- **作業依頼 A**
トップアスリートの考え方を扱った文章について、次の問いに答えてください。
(i) 前回の記事の題名は何ですか。
(ii) 将来像と現在の自分を比較することで何を明確にすると述べていますか。
(iii) 横型比較に慣れてしまっている人は、逆算ではなく何をしがちだと述べていますか。
- **作業依頼 B**
トップアスリートの考え方を扱った文章の続きを書いてください。

- **分析対象テキスト**
メジャーリーグも日本のプロ野球も年間王者が決まりましたね。最終決戦という大舞台で、最高のパフォーマンスを出した選手達のインタビューをきいていると、この戦いにどんな準備をして挑んできたのか、それぞれの選手の考え方が見えてきて大変興味深いですね。
さて、前回の「トップアスリートの考える技術 vol.1」では、選手が自分の最高を引き出すためには「縦型比較思考」をすることが非常に重要であることをお伝えしました。しかし、実は縦型比較思考を有効に使うためには、自分にとっての最高の将来像を描くだけではそこに到達できないのです。
ではどうしたらいいのか。
まずは将来像と現在の自分を比較し、何がどれだけ必要かを明確にする必要があります。つまり、将来像から「逆算」するのです。将来像と今の自分を見ることで、今本当にやらなくてはならないことが見えてくるはずです。
一方で横型比較に慣れてしまっている人は、逆算ではなく足し算をしがちです。将来像を基準に考えるのではなく、現在の自分を基準に周りと比べて、他者にあって自分に足りないものを足し算で加えていってしまいます。

- **参考情報**
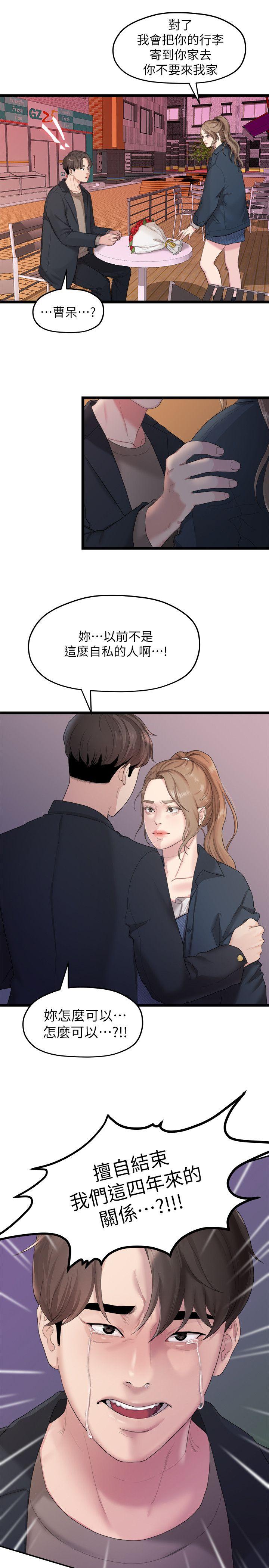 韩国污漫画 我們的非常關系 第19话-是因为那小子吧? 19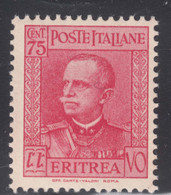 Italy Colonies Eritrea 1931 Sassone#200 Mint Never Hinged - Eritrea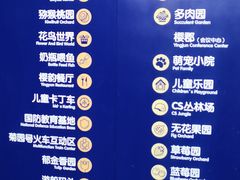 -菊园百果园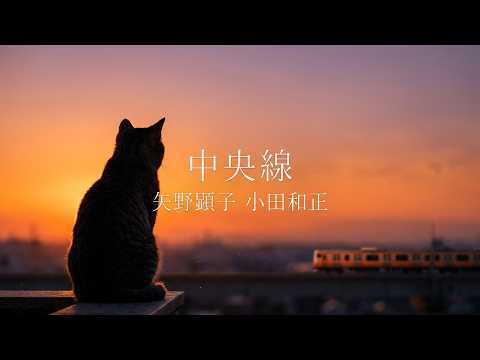中央線 (Guest Artist 小田和正) のサムネイル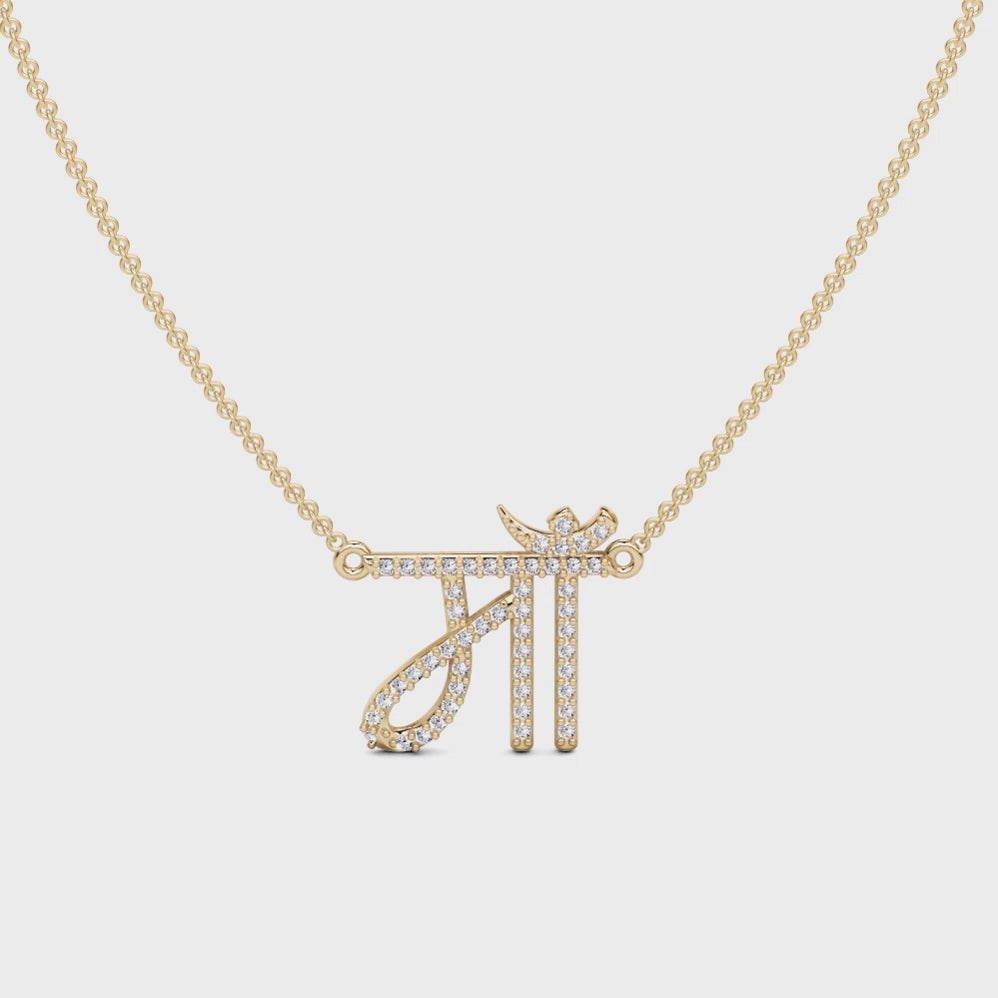 Maa Pendant Necklace in Diamond-Studded 14K Yellow Gold, featuring 0.15 CT diamonds for added brilliance.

- **出力 A**
(i) 「トップアスリートの考える技術 vol.1」
(ii) 何がどれだけ必要か
(iii) 足し算

- **出力 B**
足し算で考えると自分に足りないものを加えているのですが、その努力が自分自身の目指すべき将来像にしっかりと繋がっているかどうかがわかりません。そのため、本人は努力を積み重ねているつもりでも、その努力の方向性が的確でないこともあります。
逆算していれば、目指す目標のイメージが常にあるので、時間軸でその時々にどれだけやれば目標に届くかを考えます。一方、ゴールからの逆算をしない足し算では、いつまでにできるようになりたいのかという視点が欠け、ゴールに向かって進んでいるのか不明確なまま努力を積み重ねて、いそがしくしているものの本来のゴールに辿り着かないということが起きがちです。
これは決してその人の能力の問題ではなく単にやり方に問題があるということです。
さらに、横型比較思考には、気をつけなければいけないことがあります。どうしても周囲との比較になるので、結果が出るたびに一喜一憂してしまうという点です。それが最終的に目指したい勝利や成果ではなくても、達成感を覚えて次の目標を見失ったり、反対になかなか結果が出ないとあっさり諦めてしまうような状態に陥ってしまいます。
スポーツ心理学のデューダ博士の研究によると、横型比較が優位な人は自分の能力に疑いが生じたとき、忍耐力が低下し、挑戦を避けるようになることが明らかにされているのです。つまり、横型比較思考の人は諦めやすいのです。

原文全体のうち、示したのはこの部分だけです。